---------- Dataset records ----------

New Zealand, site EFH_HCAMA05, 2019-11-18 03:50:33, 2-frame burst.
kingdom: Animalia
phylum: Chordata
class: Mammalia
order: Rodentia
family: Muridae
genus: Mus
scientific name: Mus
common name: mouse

----------
---------- Dataset records ----------

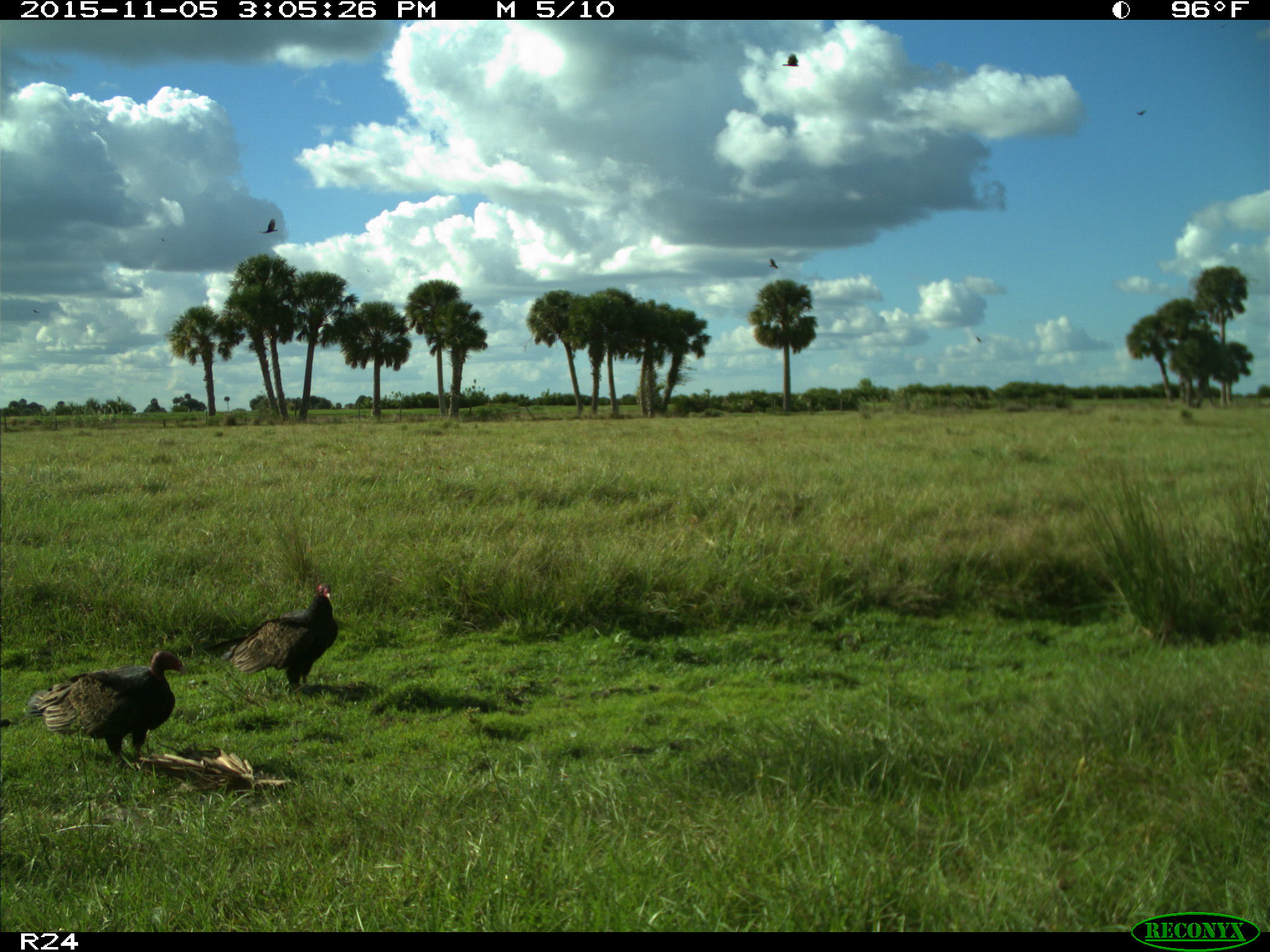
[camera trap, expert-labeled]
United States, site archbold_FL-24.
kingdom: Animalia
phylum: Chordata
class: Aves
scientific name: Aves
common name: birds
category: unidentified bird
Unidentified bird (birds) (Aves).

----------
---------- Dataset records ----------

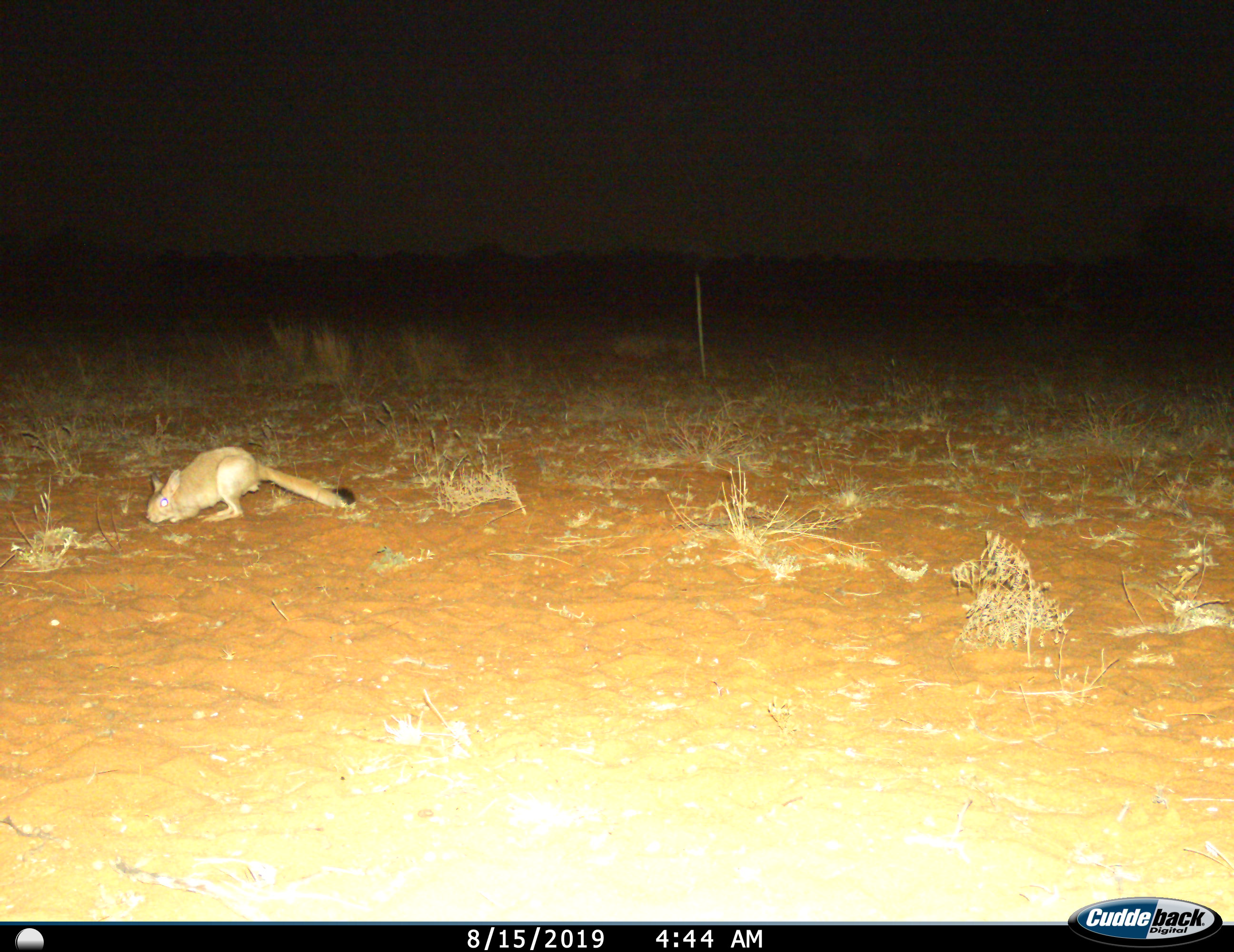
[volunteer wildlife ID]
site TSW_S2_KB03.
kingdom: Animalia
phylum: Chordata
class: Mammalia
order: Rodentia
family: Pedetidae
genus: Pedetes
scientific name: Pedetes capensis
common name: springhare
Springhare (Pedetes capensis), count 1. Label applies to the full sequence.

----------

### Task to complete
When a line in the material above holds the word "scientific", copy that line.

### Written answer
scientific name: Mus
scientific name: Aves
scientific name: Pedetes capensis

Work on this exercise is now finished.